**Description of the task**
Reproduce the data below word for word, omitting the pictures.

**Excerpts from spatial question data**
** START **

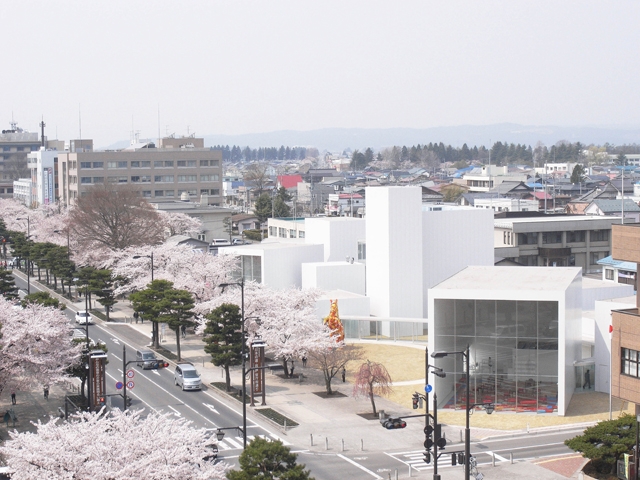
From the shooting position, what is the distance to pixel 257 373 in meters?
47.9

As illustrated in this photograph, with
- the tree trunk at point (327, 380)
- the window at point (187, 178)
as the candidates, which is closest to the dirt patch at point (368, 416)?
the tree trunk at point (327, 380)

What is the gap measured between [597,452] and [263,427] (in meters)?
15.7

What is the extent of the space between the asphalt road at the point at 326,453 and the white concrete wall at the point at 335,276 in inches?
738

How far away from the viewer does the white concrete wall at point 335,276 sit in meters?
69.8

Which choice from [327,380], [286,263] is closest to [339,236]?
[286,263]

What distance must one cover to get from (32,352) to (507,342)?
2256 cm

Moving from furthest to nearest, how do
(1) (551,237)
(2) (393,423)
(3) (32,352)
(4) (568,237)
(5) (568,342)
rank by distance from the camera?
(4) (568,237) < (1) (551,237) < (5) (568,342) < (3) (32,352) < (2) (393,423)

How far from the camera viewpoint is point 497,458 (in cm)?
3734

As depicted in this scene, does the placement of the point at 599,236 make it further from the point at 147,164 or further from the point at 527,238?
the point at 147,164

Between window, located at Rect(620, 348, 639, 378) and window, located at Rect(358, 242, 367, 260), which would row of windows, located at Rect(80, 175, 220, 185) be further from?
window, located at Rect(620, 348, 639, 378)

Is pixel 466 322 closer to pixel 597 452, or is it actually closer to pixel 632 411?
pixel 632 411

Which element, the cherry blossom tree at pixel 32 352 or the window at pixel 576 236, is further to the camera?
the window at pixel 576 236

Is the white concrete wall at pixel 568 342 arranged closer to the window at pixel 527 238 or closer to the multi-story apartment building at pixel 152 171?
the window at pixel 527 238

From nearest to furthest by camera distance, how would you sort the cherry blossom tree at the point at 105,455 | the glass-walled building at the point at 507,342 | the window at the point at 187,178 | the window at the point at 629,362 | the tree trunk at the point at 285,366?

** END **

**Output of the task**
From the shooting position, what is the distance to pixel 257 373 in meters?
47.9

As illustrated in this photograph, with
- the tree trunk at point (327, 380)
- the window at point (187, 178)
as the candidates, which is closest to the dirt patch at point (368, 416)?
the tree trunk at point (327, 380)

What is the gap measured between [597,452] and [263,427] (in meters)?
15.7

What is the extent of the space between the asphalt road at the point at 326,453 and the white concrete wall at the point at 335,276 in inches?
738

How far away from the viewer does the white concrete wall at point 335,276 sit in meters?
69.8

Which choice from [327,380], [286,263] is closest to [339,236]?
[286,263]

What distance must one cover to get from (32,352) to (507,342)?
2256 cm

Moving from furthest to nearest, how do
(1) (551,237)
(2) (393,423)
(3) (32,352)
(4) (568,237)
(5) (568,342)
rank by distance from the camera?
(4) (568,237) < (1) (551,237) < (5) (568,342) < (3) (32,352) < (2) (393,423)

How far from the camera viewpoint is point 497,458 (in cm)?
3734

As depicted in this scene, does the placement of the point at 599,236 make it further from the point at 147,164 or further from the point at 527,238?
the point at 147,164

Between window, located at Rect(620, 348, 639, 378) and window, located at Rect(358, 242, 367, 260), which would row of windows, located at Rect(80, 175, 220, 185) be further from?
window, located at Rect(620, 348, 639, 378)

Is pixel 466 322 closer to pixel 597 452, or is it actually closer to pixel 632 411?
pixel 632 411

Which element, the cherry blossom tree at pixel 32 352 or the window at pixel 576 236, is further to the camera?
the window at pixel 576 236

Is the white concrete wall at pixel 568 342 arranged closer to the window at pixel 527 238 or closer to the multi-story apartment building at pixel 152 171?
the window at pixel 527 238

From nearest to furthest by camera distance, how would you sort the cherry blossom tree at the point at 105,455 | the glass-walled building at the point at 507,342 | the window at the point at 187,178 | the window at the point at 629,362 | the tree trunk at the point at 285,366?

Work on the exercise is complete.